Danton’s death was not a bright omen for his one-time American ally. Paine hurriedly revised the book he’d handed over on his arrest, trying to satisfy two masters. As the guillotine loomed, he hoped to create the work for which he’d be remembered by history, and simultaneously, he attempted to write something that might win Robespierre’s favor and clemency. Friends arranged for the revisions to be smuggled out of prison and, even with Paine convicted of sedition, London publishers released his last book in the second month of 1794.
The Age of Reason was a striking departure from everything else Paine had written, and would have a major effect on his place in history; it would cauterize his reputation for the next two hundred years. Beginning as an attempt to analyze spirituality from an Enlightened point of view, Age segued into an out-and-out attack on organized religion, most notably Christianity (though Judaism and Islam were not left unscathed). Paine saw history as proving that, instead of helping ordinary people, religion always ended up promoting inequalities of wealth and power, and argued that all established faiths, in order to attract and keep adherents, pretended to be infallible, with intolerance and persecution the inevitable result. He called the Bible “the world’s worst-read best-seller … a history of wickedness that has served to corrupt and brutalize mankind,” but remarked that Jesus Christ “was a virtuous and amiable man.”

What you have to do:
Rewrite the passage about Paine between "Danton’s death was" and "month of 1794.", inclusive, changing "guillotine" to "scaffold". The data that follow are separate from the passage about Paine.

Provided data:
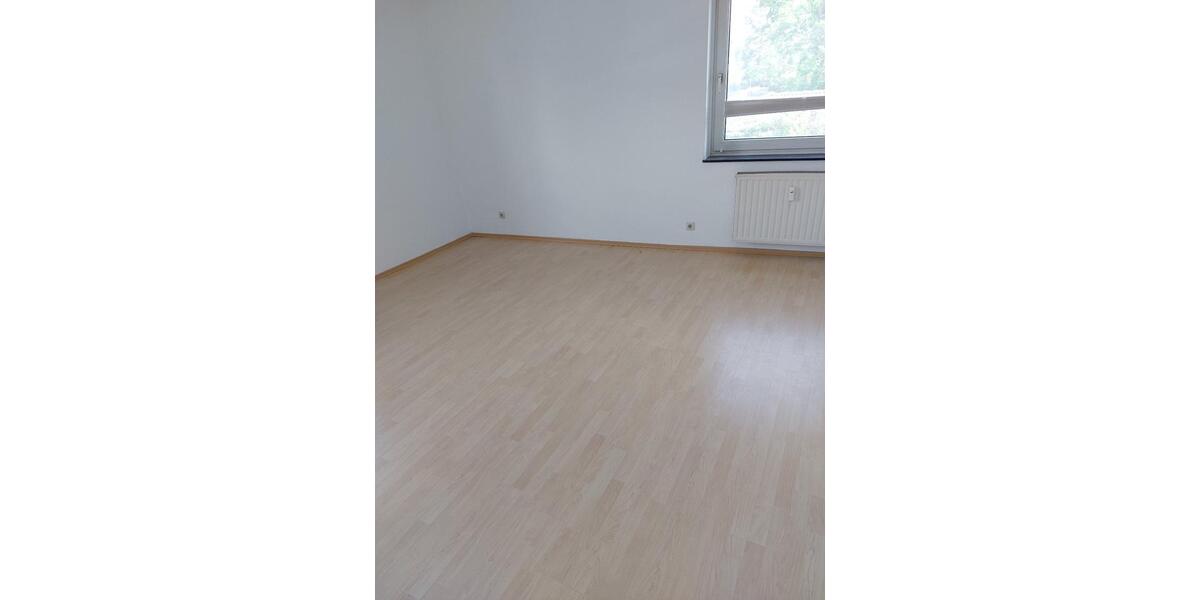 Etagenwohnung Danndorf - 4 Zimmer, 92 m&sup2;, 600&euro; | Angebot:26482102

Solution for this problem:
Danton’s death was not a bright omen for his one-time American ally. Paine hurriedly revised the book he’d handed over on his arrest, trying to satisfy two masters. As the scaffold loomed, he hoped to create the work for which he’d be remembered by history, and simultaneously, he attempted to write something that might win Robespierre’s favor and clemency. Friends arranged for the revisions to be smuggled out of prison and, even with Paine convicted of sedition, London publishers released his last book in the second month of 1794.